Молча подошла и села рядом. Он, так же молча, обнял меня одной рукой за плечи. Так мы и сидели, глядя на солнечные блики на лужах, и молчали каждый о своем. Я молчала о том, что он убил мою Лизку. Он и Лоу. И еще кто-то, не так уж важно кто. Они вампиры. Они убивают, даже если в газетах об этом не рассказывают. Традиции у них такие. Гастрономические. Им было все равно кого. Не меня – так Лизку, не ее – так кого угодно еще. Это я выбрала за них. И отдала ее – свою подругу, свою сестру, свою любовь. Просто так, ни за что, к слову. Так кто убил ее: я или они? Или мы? Ну и за что я их ненавижу?
О чем молчал Анхен, я не знала, но он тоже был задумчив и не спешил начать разговор.
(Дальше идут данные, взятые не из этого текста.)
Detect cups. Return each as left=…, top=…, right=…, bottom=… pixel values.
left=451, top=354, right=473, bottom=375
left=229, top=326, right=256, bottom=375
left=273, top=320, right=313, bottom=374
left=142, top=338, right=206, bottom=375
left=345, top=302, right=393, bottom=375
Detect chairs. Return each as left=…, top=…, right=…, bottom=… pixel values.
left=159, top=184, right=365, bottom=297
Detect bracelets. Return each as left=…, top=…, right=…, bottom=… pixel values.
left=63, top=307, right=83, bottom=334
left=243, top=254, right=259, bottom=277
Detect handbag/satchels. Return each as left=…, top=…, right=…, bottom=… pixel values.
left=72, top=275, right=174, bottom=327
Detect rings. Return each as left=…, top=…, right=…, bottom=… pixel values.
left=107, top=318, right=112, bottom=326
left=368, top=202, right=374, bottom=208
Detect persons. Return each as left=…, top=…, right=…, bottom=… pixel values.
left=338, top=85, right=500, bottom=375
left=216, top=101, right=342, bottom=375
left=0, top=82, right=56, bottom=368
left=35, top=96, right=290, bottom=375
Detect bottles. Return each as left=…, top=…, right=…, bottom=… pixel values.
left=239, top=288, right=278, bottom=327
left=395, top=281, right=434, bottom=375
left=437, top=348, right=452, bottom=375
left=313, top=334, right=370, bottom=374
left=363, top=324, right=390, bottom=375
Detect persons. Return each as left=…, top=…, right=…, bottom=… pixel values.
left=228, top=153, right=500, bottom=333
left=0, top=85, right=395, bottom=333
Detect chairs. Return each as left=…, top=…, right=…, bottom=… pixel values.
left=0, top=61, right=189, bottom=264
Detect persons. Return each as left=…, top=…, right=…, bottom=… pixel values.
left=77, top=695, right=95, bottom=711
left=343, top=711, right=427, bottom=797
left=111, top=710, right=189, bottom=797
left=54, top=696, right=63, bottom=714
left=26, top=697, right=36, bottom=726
Так и сидели, обнявшись: я да вампир. Зачем вампиру дева?
– Когда-нибудь ты убьешь меня? – спросила отстраненно, словно о погоде.
– Когда-нибудь, – согласился он рассеянно, словно не вернувшись из мира собственных мыслей, – не сегодня. Если очень попросишь.
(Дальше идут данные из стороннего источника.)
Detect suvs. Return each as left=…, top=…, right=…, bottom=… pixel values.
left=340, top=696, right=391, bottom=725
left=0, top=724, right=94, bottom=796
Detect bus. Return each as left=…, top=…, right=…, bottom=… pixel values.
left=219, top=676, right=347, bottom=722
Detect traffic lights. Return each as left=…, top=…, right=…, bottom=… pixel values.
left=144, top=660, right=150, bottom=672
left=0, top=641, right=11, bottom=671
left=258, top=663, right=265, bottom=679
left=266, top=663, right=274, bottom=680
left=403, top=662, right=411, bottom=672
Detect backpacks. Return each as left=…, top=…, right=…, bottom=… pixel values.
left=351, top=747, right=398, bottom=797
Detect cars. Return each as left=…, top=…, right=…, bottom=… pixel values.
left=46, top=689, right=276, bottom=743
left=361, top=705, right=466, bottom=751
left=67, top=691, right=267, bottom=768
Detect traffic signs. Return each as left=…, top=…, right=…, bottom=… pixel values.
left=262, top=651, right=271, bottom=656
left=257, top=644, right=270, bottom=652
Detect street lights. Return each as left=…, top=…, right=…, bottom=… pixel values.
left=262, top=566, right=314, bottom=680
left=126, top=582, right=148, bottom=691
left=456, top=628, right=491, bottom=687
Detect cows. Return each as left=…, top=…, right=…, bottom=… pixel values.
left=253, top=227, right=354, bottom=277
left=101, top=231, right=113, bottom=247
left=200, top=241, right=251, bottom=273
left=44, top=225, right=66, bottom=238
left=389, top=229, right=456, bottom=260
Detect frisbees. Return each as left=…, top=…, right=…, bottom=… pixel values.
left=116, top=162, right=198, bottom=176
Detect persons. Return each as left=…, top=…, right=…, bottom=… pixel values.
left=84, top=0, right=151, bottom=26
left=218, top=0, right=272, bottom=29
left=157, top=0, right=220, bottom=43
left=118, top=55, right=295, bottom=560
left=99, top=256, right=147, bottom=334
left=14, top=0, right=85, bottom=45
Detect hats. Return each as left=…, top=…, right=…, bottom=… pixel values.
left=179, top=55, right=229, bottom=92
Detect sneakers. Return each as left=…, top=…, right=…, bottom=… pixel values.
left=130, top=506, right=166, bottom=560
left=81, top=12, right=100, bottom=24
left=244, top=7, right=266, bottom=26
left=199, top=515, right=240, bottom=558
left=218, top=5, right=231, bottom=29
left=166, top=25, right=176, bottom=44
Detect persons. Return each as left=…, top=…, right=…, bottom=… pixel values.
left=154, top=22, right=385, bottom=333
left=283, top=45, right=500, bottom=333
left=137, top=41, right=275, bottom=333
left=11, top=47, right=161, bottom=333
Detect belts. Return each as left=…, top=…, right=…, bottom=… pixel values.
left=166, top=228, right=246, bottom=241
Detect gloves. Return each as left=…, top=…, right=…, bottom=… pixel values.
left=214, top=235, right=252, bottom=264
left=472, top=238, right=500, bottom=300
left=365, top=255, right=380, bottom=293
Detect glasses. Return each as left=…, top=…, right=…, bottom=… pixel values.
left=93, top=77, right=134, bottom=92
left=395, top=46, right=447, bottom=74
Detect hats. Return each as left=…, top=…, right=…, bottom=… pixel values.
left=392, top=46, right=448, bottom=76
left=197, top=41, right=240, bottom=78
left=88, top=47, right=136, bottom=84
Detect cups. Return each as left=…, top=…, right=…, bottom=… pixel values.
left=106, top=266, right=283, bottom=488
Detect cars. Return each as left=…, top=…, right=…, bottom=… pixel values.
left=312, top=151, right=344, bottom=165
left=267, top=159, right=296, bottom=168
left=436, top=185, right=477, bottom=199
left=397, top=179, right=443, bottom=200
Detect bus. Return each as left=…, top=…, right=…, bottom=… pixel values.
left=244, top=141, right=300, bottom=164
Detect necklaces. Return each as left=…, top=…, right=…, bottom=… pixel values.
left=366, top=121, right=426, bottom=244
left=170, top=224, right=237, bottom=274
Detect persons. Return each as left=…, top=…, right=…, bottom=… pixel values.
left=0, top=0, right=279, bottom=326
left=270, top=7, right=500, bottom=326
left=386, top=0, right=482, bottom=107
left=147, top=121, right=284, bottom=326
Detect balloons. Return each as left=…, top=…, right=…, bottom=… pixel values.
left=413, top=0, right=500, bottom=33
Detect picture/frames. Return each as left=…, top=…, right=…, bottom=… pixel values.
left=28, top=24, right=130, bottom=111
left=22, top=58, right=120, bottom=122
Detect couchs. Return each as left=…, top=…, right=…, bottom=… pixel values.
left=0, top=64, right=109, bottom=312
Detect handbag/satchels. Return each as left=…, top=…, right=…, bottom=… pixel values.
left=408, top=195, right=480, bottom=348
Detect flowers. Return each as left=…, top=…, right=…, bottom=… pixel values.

– А если я попрошу сейчас?
Тут он очнулся от размышлений, взглянул на меня внимательно и усмехнулся:
– Не, Ларка, сегодня не выйдет. Сначала я, на основе наблюдений за тобой в естественной среде, напишу очередную диссертацию, получу докторскую степень в смежной профессии, а там уже и обсудим.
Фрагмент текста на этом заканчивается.